REQUIRED WORK — Rename every "camera" in the material below to "viewpoint" and reproduce all of it with nothing else changed.
-- start of RECORDS SUPPLIED --
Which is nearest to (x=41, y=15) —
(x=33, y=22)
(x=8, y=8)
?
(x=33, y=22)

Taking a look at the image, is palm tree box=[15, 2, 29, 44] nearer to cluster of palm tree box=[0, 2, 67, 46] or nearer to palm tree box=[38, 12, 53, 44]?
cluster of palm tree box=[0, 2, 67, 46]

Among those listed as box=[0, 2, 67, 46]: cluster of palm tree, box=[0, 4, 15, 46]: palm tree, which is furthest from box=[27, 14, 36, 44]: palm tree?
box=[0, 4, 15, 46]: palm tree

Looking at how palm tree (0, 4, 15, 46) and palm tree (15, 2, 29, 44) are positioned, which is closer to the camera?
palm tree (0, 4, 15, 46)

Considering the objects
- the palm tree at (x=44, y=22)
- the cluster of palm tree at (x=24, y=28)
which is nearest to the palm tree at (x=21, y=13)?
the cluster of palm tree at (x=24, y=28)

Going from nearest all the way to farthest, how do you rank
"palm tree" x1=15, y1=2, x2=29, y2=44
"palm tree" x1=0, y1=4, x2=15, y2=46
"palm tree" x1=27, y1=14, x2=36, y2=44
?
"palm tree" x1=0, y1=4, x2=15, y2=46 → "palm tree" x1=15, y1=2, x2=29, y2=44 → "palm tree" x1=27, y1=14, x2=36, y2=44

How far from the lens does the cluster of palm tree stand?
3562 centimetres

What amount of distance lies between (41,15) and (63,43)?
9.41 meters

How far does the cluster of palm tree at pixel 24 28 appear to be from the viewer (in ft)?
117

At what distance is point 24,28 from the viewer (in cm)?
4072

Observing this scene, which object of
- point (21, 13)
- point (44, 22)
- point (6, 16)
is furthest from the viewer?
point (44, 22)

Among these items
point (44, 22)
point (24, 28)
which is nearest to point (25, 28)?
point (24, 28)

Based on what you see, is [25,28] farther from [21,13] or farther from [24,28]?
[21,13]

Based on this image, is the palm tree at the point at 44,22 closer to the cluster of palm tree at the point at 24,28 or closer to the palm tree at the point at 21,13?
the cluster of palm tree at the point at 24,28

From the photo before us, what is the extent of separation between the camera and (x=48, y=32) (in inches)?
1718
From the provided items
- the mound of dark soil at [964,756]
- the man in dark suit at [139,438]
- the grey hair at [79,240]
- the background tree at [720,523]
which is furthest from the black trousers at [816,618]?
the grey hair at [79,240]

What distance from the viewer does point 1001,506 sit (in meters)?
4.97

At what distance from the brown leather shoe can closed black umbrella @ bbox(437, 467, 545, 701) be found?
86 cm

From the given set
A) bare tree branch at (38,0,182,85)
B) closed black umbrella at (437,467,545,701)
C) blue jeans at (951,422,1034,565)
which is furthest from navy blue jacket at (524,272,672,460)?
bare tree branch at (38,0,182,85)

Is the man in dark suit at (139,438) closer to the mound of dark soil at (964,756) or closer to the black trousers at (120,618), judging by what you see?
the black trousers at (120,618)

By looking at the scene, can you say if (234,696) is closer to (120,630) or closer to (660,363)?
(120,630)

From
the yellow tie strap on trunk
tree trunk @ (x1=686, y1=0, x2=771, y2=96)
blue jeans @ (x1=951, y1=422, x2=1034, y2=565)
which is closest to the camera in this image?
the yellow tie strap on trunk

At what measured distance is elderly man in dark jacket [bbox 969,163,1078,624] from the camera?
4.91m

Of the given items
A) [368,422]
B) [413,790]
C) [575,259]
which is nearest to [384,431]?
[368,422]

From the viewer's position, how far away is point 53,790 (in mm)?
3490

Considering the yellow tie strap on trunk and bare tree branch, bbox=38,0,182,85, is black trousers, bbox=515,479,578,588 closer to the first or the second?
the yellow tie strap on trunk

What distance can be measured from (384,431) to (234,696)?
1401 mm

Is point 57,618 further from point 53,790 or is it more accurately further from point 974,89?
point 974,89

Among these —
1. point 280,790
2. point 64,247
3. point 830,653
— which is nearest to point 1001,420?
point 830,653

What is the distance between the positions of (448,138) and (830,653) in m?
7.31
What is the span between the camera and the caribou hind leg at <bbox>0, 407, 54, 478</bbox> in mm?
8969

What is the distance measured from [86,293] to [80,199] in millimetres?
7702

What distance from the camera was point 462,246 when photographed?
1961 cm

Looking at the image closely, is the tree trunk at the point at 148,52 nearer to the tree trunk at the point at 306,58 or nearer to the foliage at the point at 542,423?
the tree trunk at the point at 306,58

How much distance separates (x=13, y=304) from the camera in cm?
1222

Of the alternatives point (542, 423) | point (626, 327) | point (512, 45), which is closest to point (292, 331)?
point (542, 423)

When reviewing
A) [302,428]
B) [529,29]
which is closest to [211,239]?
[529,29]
-- end of RECORDS SUPPLIED --
SOLVED EXERCISE —
Which is nearest to (x=41, y=15) —
(x=33, y=22)
(x=8, y=8)
?
(x=33, y=22)

Taking a look at the image, is palm tree box=[15, 2, 29, 44] nearer to cluster of palm tree box=[0, 2, 67, 46] or nearer to palm tree box=[38, 12, 53, 44]?
cluster of palm tree box=[0, 2, 67, 46]

Among those listed as box=[0, 2, 67, 46]: cluster of palm tree, box=[0, 4, 15, 46]: palm tree, which is furthest from box=[27, 14, 36, 44]: palm tree?
box=[0, 4, 15, 46]: palm tree

Looking at how palm tree (0, 4, 15, 46) and palm tree (15, 2, 29, 44) are positioned, which is closer to the viewpoint?
palm tree (0, 4, 15, 46)

Considering the objects
- the palm tree at (x=44, y=22)
- the cluster of palm tree at (x=24, y=28)
which is nearest to the palm tree at (x=21, y=13)?
the cluster of palm tree at (x=24, y=28)

Going from nearest all the way to farthest, how do you rank
"palm tree" x1=15, y1=2, x2=29, y2=44
"palm tree" x1=0, y1=4, x2=15, y2=46
"palm tree" x1=27, y1=14, x2=36, y2=44
?
"palm tree" x1=0, y1=4, x2=15, y2=46 → "palm tree" x1=15, y1=2, x2=29, y2=44 → "palm tree" x1=27, y1=14, x2=36, y2=44

How far from the lens does the cluster of palm tree stand?
3562 centimetres

What amount of distance lies between (41,15) and (63,43)?
9.41 meters

How far does the cluster of palm tree at pixel 24 28 appear to be from the viewer (in ft)?
117

At what distance is point 24,28 from the viewer (in cm)?
4072

Observing this scene, which object of
- point (21, 13)
- point (44, 22)
- point (6, 16)
is furthest from the viewer?
point (44, 22)

Among these items
point (44, 22)
point (24, 28)
which is nearest to point (25, 28)?
point (24, 28)

Based on what you see, is [25,28] farther from [21,13] or farther from [24,28]?
[21,13]

Based on this image, is the palm tree at the point at 44,22 closer to the cluster of palm tree at the point at 24,28 or closer to the palm tree at the point at 21,13?
the cluster of palm tree at the point at 24,28

From the photo before us, what is the extent of separation between the viewpoint and (x=48, y=32) (in inches)?
1718
From the provided items
- the mound of dark soil at [964,756]
- the man in dark suit at [139,438]
- the grey hair at [79,240]
- the background tree at [720,523]
which is furthest from the black trousers at [816,618]?
the grey hair at [79,240]

What distance from the viewer does point 1001,506 sit (in meters)?
4.97

At what distance from the brown leather shoe can closed black umbrella @ bbox(437, 467, 545, 701) be found?
86 cm

From the given set
A) bare tree branch at (38,0,182,85)
B) closed black umbrella at (437,467,545,701)
C) blue jeans at (951,422,1034,565)
which is furthest from navy blue jacket at (524,272,672,460)?
bare tree branch at (38,0,182,85)

Is the man in dark suit at (139,438) closer to the mound of dark soil at (964,756) or closer to the black trousers at (120,618), judging by what you see?
the black trousers at (120,618)

By looking at the scene, can you say if (234,696) is closer to (120,630) or closer to (660,363)?
(120,630)

From
the yellow tie strap on trunk
tree trunk @ (x1=686, y1=0, x2=771, y2=96)
blue jeans @ (x1=951, y1=422, x2=1034, y2=565)
which is closest to the viewpoint in this image?
the yellow tie strap on trunk

At what measured distance is elderly man in dark jacket [bbox 969,163,1078,624] from the viewpoint?
4.91m

Of the given items
A) [368,422]
B) [413,790]
C) [575,259]
which is nearest to [384,431]?
[368,422]

From the viewer's position, how far away is point 53,790 (in mm)?
3490

Considering the yellow tie strap on trunk and bare tree branch, bbox=38,0,182,85, is black trousers, bbox=515,479,578,588 closer to the first or the second?
the yellow tie strap on trunk

What distance can be measured from (384,431) to (234,696)?
1401 mm

Is point 57,618 further from point 53,790 or is it more accurately further from point 974,89?
point 974,89

Among these —
1. point 280,790
2. point 64,247
3. point 830,653
— which is nearest to point 1001,420?
point 830,653

What is the distance between the positions of (448,138) and (830,653) in m?
7.31
What is the span between the viewpoint and the caribou hind leg at <bbox>0, 407, 54, 478</bbox> in mm?
8969

What is the distance measured from [86,293] to [80,199] in millimetres?
7702

What distance from the viewpoint was point 462,246 when photographed?
1961 cm

Looking at the image closely, is the tree trunk at the point at 148,52 nearer to the tree trunk at the point at 306,58 or nearer to the foliage at the point at 542,423?
the tree trunk at the point at 306,58

How much distance separates (x=13, y=304) from the viewpoint in cm?
1222

Of the alternatives point (542, 423) | point (626, 327) | point (512, 45), which is closest to point (292, 331)?
point (542, 423)

When reviewing
A) [302,428]
B) [529,29]
which is closest to [211,239]?
[529,29]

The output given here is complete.